Will it [Silicon Valley] follow the Web 2.0 path further down the road of media and entertainment or go back to its roots of hardcore science and technology?According to her the valley made a choice between real hi-tech and Web 2.0 (that would lead to media innovation), back in early 2000s.
But in the early 2000s, the Valley was at a crossroads. Was the future cleantech or Web 2.0? Put another way, was the future starting a new stack or continuing to iterate on top of the mostly-built out one? The cleantech camp was championed by a lot of top Valley names– most famously John Doerr– who saw it as the most important way to change the world and an undeniably huge market that required real innovation. The Web 2.0 camp was championed largely by the PayPal Mafia’s angel investors like Reid Hoffman and Peter Thiel, and a handful of other angels and mentors like Marc Andreessen. Many of them prized the fact that Web companies were the opposite of cleantech: Thanks to decades of technology build out they were cheap and low-tech to start, utterly changing everything about these companies from the size of the exit you needed to have a good return to how quickly you could know if you had something or not.

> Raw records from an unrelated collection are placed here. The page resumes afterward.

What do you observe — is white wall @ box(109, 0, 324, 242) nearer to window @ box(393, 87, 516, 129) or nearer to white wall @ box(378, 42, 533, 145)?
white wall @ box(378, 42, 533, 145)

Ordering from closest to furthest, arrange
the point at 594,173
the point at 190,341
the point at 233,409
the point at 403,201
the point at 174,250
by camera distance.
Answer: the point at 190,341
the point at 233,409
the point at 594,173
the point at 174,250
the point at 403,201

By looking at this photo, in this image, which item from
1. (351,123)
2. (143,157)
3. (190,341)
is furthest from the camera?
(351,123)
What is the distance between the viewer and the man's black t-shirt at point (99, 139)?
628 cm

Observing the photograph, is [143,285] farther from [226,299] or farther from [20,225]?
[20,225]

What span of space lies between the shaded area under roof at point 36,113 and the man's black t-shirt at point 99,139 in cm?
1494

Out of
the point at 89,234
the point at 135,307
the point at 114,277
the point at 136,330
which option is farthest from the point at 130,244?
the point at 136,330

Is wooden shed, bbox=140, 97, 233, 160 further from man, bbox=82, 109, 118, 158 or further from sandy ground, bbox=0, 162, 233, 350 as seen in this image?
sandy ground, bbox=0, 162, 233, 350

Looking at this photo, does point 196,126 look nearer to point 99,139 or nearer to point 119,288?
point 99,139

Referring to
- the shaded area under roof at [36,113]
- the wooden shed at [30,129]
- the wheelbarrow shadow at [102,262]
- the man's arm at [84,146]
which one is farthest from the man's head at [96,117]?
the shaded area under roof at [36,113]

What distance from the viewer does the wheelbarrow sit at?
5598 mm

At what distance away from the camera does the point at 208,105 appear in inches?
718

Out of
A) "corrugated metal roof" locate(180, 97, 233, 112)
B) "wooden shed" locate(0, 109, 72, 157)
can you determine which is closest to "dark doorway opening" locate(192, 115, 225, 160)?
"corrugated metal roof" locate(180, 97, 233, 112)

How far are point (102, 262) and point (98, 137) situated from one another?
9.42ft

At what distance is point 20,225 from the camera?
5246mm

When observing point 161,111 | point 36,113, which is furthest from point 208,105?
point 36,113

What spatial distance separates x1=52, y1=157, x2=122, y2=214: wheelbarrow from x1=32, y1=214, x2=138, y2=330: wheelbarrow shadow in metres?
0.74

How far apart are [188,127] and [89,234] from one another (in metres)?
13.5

Ultimately, Web 2.0 won the Valley’s heart and hype....She then makes a logical guess about future that the valley will continue down "a path where San Francisco becomes the center of Web media, the way New York was the center of news media and LA was the center for entertainment media. These businesses are easier to understand, quicker to evaluate and more likely to produce a series of newsy blog posts"
I have to say, her post brought a moment of clarity to me this morning. You should read the entire article. Few people have the ability to observe a big industry over a long period of time and make sense about where it came from and where it is leading. Sarah Lacy is one of them.
My understanding and my hope is that even though Silicon Valley takes the route of a media industry, their will be "real" hi-tech innovation somewhere in the world. I feel confident about it when I read about Elon Musk's Tesla and SpaceX, Richard Branson's Virgin Galactic, or the Mega Machines episodes on Discovery channel that show behemoth engineering projects in China, Japan, S Korea. I also find promise in the grassroot culture of "Makers" that is taking shape in the form of Maker faire and the new industry of personal manufacturing that is evolving in the form of 3D printing. Hopefully we will build on top of the Web infrastructure that Silicon Valley provides and the true hi-tech innovation will take place in this virtual world and not in a specific physical valley.